Wednesday, July 28, 2010
But, the frogs and toads outside are something we're fairly used to. We've been rescuing tadpoles for years- when the creek and puddles down the hill from us are drying up and you know that all the little guys with no legs are not going to make it unless they get more water, we try to make sure they're moist long enough to get legs at least. So most summers we have a good number of frogs living in the plants outside our house. It's as dry as can be around here, and living in our drought tolerant bushes that hardly ever get watered anyway is their only chance at any moisture at all for quite a ways. Since a frogs survival depends on water (they take in water and some oxygen through their skin) I wonder what the the ones who hatched, grew and hopped off into the woods do when everything dries up for the season. Maybe they bury themselves in the mud or something, because at some point, there is absolutely no water left at their hatching place down the hill.

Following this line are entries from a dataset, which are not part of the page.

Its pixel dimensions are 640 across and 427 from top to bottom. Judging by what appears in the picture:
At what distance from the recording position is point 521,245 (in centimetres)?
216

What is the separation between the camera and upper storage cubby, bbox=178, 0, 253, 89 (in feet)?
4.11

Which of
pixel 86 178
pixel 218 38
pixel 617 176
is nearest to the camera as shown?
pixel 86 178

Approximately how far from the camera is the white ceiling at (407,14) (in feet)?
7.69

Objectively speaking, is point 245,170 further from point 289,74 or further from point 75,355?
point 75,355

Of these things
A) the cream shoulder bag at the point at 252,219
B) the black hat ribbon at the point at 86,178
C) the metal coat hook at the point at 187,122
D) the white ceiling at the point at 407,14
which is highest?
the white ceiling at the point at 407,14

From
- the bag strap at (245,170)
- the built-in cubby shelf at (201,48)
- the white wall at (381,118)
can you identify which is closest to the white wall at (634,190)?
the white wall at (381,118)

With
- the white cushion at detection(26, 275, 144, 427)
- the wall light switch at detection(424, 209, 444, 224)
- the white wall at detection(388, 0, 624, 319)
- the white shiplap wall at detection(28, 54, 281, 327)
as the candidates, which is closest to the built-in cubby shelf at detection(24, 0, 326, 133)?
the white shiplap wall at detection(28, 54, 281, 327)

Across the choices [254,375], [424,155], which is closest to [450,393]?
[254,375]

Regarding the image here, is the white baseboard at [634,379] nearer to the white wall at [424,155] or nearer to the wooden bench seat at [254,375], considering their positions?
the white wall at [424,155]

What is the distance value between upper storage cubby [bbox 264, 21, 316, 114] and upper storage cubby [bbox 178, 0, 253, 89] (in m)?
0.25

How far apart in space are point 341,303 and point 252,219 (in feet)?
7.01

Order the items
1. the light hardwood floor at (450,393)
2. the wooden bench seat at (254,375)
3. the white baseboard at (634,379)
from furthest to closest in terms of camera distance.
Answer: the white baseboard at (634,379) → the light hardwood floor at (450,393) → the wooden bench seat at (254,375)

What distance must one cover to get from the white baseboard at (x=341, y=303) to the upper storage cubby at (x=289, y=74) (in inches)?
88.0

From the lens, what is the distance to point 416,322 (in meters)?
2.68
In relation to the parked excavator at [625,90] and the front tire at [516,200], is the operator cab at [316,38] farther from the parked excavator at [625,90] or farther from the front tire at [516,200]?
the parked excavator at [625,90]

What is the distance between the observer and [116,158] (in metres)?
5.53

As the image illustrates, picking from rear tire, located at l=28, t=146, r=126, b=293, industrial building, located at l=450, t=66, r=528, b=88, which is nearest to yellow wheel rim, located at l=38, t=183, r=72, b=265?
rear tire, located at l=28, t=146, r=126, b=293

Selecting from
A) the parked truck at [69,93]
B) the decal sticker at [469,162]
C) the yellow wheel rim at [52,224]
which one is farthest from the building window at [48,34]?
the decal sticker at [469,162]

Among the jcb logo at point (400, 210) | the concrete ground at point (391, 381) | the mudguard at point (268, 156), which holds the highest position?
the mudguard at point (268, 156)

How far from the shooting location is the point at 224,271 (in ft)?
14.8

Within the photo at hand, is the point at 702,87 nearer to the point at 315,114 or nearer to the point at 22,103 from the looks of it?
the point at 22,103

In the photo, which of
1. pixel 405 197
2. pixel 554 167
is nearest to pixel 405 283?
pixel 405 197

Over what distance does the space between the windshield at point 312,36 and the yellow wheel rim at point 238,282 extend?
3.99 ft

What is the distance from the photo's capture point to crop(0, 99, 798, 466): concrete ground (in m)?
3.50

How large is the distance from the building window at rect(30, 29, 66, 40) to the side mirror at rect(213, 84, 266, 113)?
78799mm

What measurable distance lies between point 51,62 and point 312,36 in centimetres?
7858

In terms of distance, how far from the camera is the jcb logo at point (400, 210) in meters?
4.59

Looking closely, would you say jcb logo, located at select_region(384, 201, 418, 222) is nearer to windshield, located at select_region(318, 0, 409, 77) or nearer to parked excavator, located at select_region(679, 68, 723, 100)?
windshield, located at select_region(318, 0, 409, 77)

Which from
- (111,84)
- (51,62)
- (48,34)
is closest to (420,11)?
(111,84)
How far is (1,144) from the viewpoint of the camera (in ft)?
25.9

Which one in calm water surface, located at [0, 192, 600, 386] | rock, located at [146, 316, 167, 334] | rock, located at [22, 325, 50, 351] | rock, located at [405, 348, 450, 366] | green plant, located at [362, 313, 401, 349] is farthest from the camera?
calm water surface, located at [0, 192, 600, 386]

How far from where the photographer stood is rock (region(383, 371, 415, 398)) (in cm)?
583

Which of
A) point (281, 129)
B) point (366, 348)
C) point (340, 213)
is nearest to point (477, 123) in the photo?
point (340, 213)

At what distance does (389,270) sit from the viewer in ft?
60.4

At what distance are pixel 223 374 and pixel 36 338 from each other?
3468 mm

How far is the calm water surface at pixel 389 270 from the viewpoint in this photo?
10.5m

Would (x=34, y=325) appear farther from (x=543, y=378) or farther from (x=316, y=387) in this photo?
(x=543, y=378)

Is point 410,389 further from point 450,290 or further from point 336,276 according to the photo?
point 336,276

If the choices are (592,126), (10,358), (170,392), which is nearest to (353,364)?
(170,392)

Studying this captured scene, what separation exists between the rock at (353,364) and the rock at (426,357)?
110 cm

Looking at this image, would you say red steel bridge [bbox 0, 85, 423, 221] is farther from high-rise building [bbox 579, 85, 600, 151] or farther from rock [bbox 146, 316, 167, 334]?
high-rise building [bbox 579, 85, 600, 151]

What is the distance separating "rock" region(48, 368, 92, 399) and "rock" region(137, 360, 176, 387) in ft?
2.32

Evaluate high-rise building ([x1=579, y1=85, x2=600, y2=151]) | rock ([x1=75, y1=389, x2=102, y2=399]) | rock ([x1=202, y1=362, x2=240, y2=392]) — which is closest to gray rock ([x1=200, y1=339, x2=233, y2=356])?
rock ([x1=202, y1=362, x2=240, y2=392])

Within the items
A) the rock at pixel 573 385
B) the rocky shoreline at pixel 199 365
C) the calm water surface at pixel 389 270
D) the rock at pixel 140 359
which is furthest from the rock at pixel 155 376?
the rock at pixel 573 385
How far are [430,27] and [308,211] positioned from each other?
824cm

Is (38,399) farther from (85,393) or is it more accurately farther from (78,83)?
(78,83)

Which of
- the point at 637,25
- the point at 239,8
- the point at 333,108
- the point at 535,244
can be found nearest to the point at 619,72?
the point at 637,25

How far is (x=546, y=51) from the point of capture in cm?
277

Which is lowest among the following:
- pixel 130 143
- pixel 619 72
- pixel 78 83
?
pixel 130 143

Someone mentioned to me that many people eat frogs, but despite the fact that I'm sure they taste just like chicken and all, I just don't think that I'm that resourceful. Besides these frogs aren't really large enough in my opinion to bother cooking up. I figured I would at least try to be a good homeschooling mom though, and turn this frog invasion into a learning opportunity in any case. We found lots of interesting facts at this website- for example, who knew that some frogs actually lay their eggs in dry areas and keep them wet with urine? Or that some frogs begin the molting process by eating the skin around their mouths, and then pulling the rest of the skin off over their head and eating it? These are the kind of gross and weird facts that I'll bet my kids will love. We may never know what is behind this summer of frogs, but maybe we'll learn a thing or two through it. I'm pretty sure my husband learned to shake his shoes out before he sticks his foot in anyway.